> [Exercise description]: Format everything from the line containing "At what distance" down to the end of the records as a Markdown table with the columns Row and Line, numbering each line and leaving out blank lines.

Data listing

****************************************

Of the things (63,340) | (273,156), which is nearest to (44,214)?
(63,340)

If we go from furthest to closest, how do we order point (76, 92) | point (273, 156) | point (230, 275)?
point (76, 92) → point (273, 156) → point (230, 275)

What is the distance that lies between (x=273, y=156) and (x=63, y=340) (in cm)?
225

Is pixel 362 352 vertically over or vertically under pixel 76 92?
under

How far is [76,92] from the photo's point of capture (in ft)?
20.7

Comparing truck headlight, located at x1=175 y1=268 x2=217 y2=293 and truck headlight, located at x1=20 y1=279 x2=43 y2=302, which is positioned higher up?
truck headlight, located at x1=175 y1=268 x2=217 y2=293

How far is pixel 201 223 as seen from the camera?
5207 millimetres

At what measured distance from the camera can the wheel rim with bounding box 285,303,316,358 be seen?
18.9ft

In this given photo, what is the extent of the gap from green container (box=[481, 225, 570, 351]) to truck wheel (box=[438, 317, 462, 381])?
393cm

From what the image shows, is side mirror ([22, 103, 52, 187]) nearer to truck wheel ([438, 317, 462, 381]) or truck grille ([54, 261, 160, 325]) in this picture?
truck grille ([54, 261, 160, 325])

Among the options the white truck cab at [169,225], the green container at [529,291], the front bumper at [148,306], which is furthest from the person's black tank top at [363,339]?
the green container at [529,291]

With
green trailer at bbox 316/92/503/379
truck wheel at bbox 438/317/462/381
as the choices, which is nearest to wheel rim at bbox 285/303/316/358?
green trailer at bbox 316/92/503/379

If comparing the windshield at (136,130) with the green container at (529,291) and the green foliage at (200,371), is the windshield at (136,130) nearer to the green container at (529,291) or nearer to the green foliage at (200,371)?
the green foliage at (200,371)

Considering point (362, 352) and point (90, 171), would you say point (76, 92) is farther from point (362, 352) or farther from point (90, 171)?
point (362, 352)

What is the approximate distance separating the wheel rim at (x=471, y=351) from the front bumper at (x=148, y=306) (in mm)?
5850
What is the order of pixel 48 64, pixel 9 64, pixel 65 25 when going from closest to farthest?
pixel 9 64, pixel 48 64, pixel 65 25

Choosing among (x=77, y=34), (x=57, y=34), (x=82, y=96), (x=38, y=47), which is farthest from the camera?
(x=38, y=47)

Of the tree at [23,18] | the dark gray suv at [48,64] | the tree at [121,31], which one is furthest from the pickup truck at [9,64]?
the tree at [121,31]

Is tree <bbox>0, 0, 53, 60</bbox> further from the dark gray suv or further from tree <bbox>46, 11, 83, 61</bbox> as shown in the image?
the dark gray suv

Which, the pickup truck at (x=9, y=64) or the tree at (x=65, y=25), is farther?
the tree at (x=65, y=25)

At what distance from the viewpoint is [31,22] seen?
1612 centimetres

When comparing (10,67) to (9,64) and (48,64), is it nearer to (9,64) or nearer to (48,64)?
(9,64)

****************************************

> [Result of this task]:
| Row | Line |
|---|---|
| 1 | At what distance from the viewpoint is [31,22] seen? |
| 2 | 1612 centimetres |
| 3 | When comparing (10,67) to (9,64) and (48,64), is it nearer to (9,64) or nearer to (48,64)? |
| 4 | (9,64) |